Theodore Ascherfeld was a well-known fixture in Elkton during the 1870’s. Born in Essen Germany in 1820 he came to the US in 1848. He composed music such as “Elise schottische”, “Midnight reverie”, “Reception march” and “Krupp artillery march.” Theodore also taught music as a professor at the Elkton Academy. In contrast to his musical ability, Theodore was also successful as an inventor and holds several patents.
In the early 1870’s around Christmas the Cecil Whig wrote this about Theodore:
“The children would like one of Prof. Ascherfeld’s “Lightning Calculators” for a Christmas Present. It would prove highly useful as well as entertaining, and old St. Nicholas or Kriss Kringle ought to provide himself with a basket full of “calculators” when he makes his annual visit this year.”
His patents include an improved time recorder (No. 47,266) and a mail lock (No 53,096). In 1871, The Cecil Whig reports of an invention that merges his two professions:
“Professor Theodore Ascherfeld, of this town, has invented and constructed a very simple mechanism for the piano, by which an additional part can be performed without extra labor. Mr. A. will apply for a patent, and intends, meanwhile, using the invention in his public entertainments”.

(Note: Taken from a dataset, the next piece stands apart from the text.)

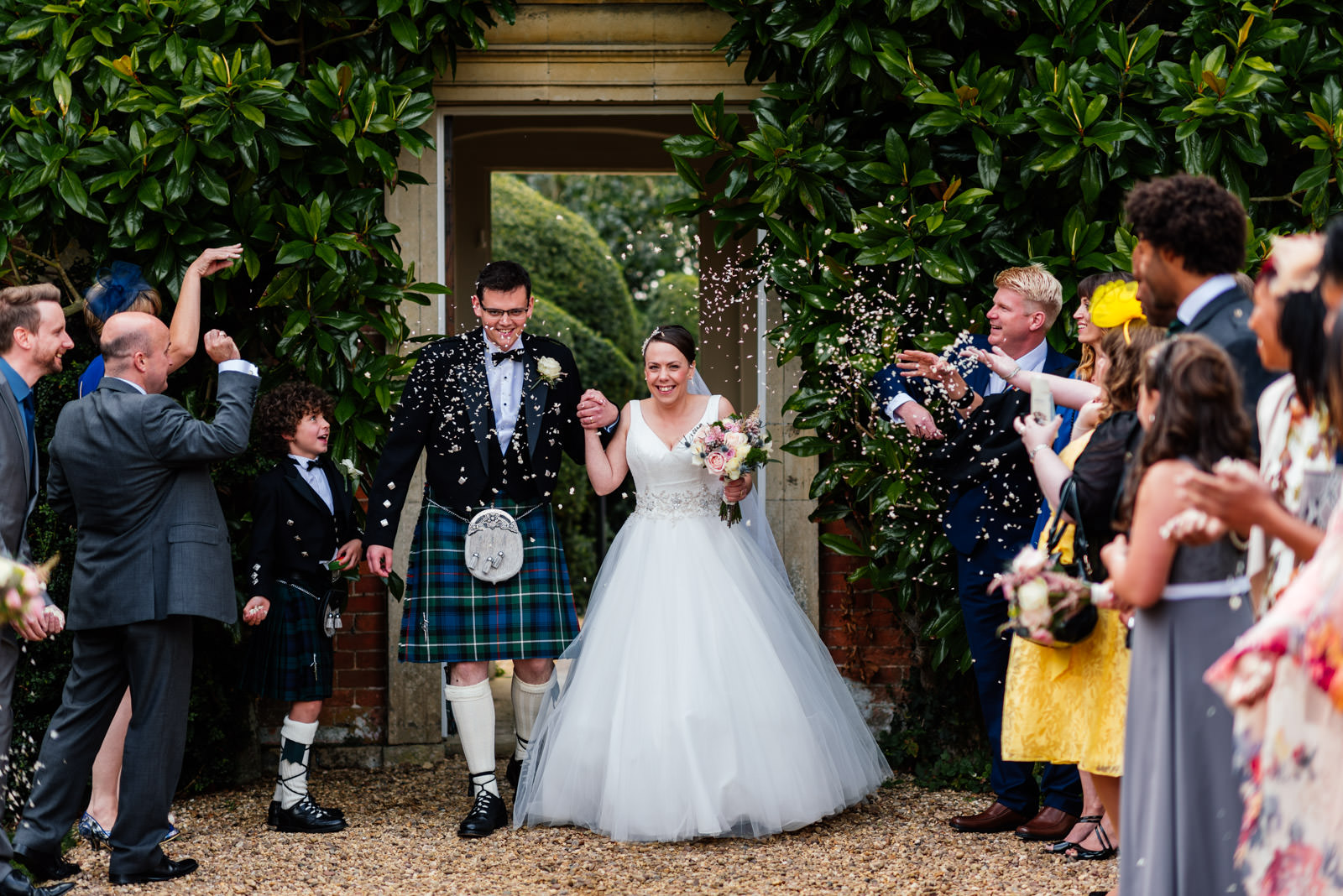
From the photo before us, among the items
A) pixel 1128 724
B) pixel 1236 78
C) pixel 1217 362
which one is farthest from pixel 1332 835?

In 1874 Theodore and his wife moved to Havre de Grace where Mr. Ascherfeld continue to compose and play music as well as invent until Theodore passed in 1905. The Baltimore Sun wrote in his obituary in 1905 that, “Besides a widow, Mrs. Elsie Ascherfeld, he leaves six children.”

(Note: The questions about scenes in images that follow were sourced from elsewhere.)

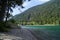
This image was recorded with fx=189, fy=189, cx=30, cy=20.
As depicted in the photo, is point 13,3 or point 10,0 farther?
point 13,3

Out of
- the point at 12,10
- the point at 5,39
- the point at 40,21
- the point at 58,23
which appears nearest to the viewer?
the point at 5,39

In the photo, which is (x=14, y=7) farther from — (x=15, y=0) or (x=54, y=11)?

It seems that Mrs. Ascherfeld was also a musician. Prior to their move to Havre de Grace, the Cecil Whig wrote about her farewell concert:
“Mrs. Ascherfeld, whose social virtues and proficiency as a music teacher, together with her long residence in Elkton, have gained her a large circle of friends, gave a farewell concert at the Odd Fellow’s Hall on Tuesday night last, which came off with much eclat and was highly successful, as an entertainment. A number of her pupils assisting, with Mr. Ascherfeld at the seraphine, and Mrs. A. at the piano. Mr. Charles Hurlock and Miss Emma Pistell, tenor and alto singers completed the troupe. The audience applauded to the echo, encoring many of the pieces. Mrs. Ascherfeld will leave Elkton for Havre de Grace with the regret of many warm friends.”